The Federal Trade Commission has proposed a rule addressing petroleum market price manipulation. The proposed rule is modeled after rules already enforced by the Security and Exchange Commission regarding stock sales and by the Federal Energy Regulatory Commission concerning electricity and natural gas transactions. The rule would make it illegal to use fraudulent or deceptive practices when selling crude oil, gasoline or petroleum distillates at wholesale. Refiners, pipelines or investment banks would be prohibited from providing false information to private data services to deceive others.
Democratic Senators say a government report issued last month on oil prices was based on flawed information. They’re asking for an investigation into the matter. In a letter to the inspector general of the Commodity Futures Trading Commission, four Senators criticized an interim study that said fundamental supply-and-demand factors were to blame for the run-up in oil prices. The study played down the role of speculation. The Senators said the study was based on inaccurate data and they questioned the timing of its release. The study was issued a few days before the Senate voted not to move forward on legislation that would have required the commission to set limits on trading in oil markets by investors and speculators.

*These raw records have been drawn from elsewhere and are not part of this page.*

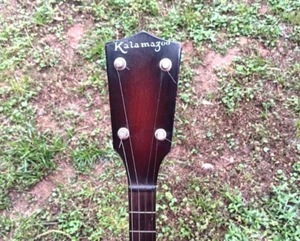 Banjo tenor Gibson Kalamazoo de preguerra 4 cuerdas 1935-40 con estuche - Imagen 1 de 21
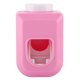 thumbnail image 3 of Dispensador de pasta de dientes montado en la pared exprimidor automático soporte de pasta de dientes hogar baño (rosa), 3 of 9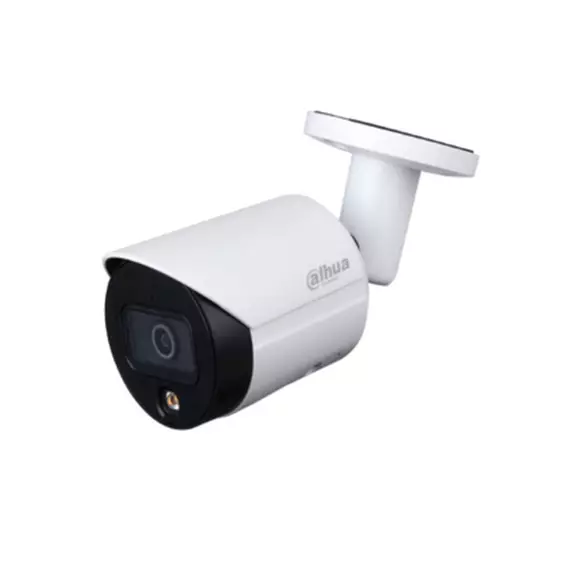 DAHUA IPC-HFW2439S-SA-LED-0280B-S2/kültéri/4MP/Lite/2,8mm/30m/Full-color/IP csőkamera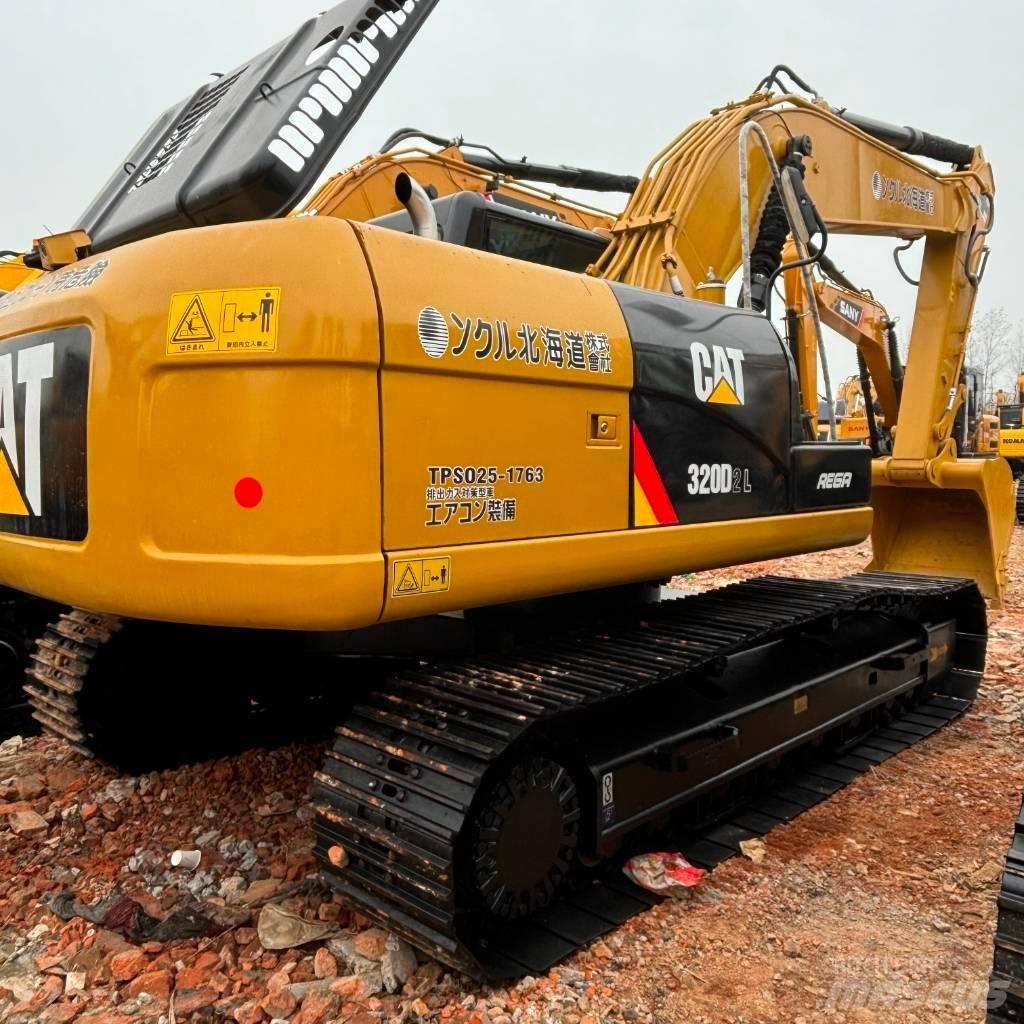 CAT 320 D Pásové rýpadlá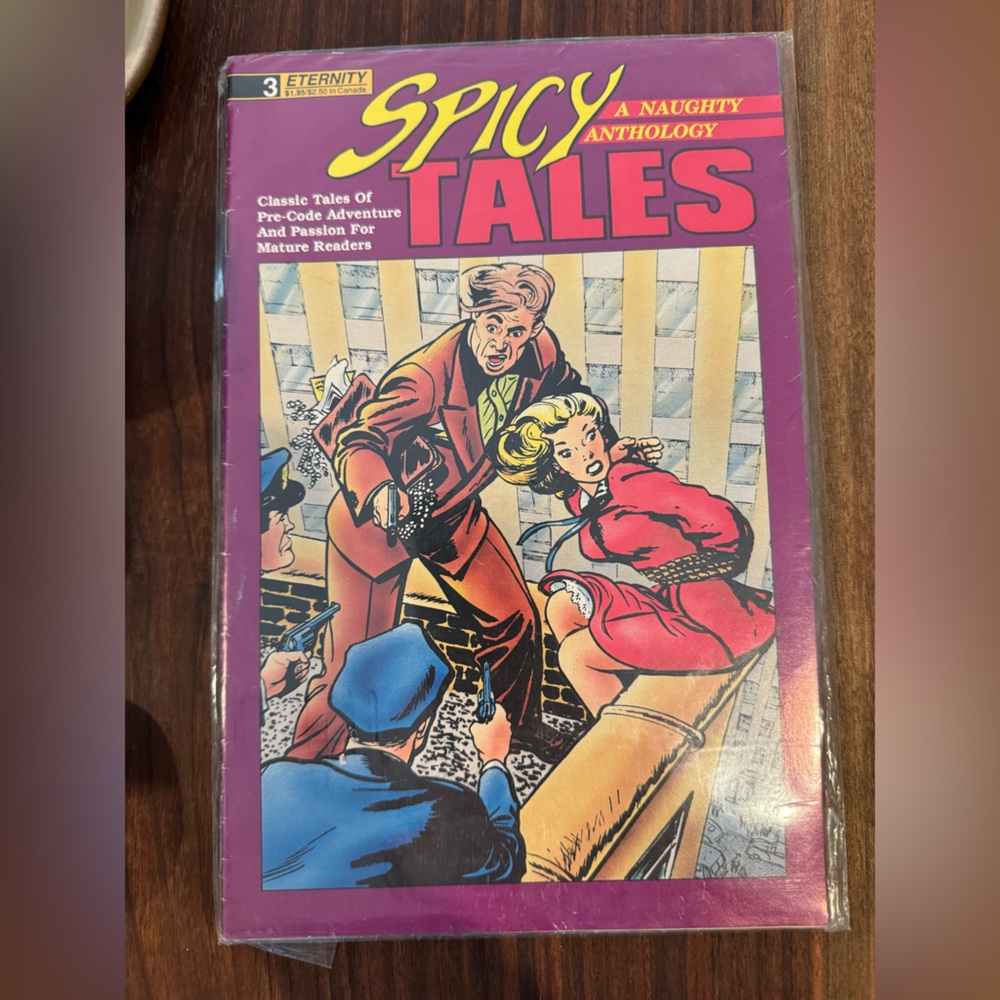 Vintage Erotica Comic “Spicy Tails”; Stories from the 1930s-40s!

AAA Texas reports the average cost per gallon for regular unleaded gasoline slipped to $3.64, or down ten cents in the past week. Nationally gas prices also tumbled, by seven cents, to settle at $3.78. That’s down about a penny a gallon over the past day, marking further pullback from the peak in gas prices in mid-July. The association reports gas prices in Texas are still 96 cents higher than one year ago. Corpus Christi has the least expensive gasoline this week, at just below $3.59 a gallon. El Paso was on the high end, at $3.74 per gallon. AAA Texas spokesman Dan Ronan says the price of crude oil has fallen some $30 a barrel in recent weeks and that’s translating into big cuts at gas stations.
If you are waiting for a DVD from Netflix, you may have to wait a while longer. The DVD-by-mail service says it has been hit with technical problems, hurting its ability to send out disks. A Netflix spokesman says it was able to send out some discs Wednesday, but none were shipped on Tuesday and it hadn’t shipped any this morning either. The problems affect all of Netflix’s 55 shipping centers. The company hasn’t specified the problems, nor has it identified the root cause. About a third of the company’s more than eight million subscribers are currently waiting for DVDs held up by the problems.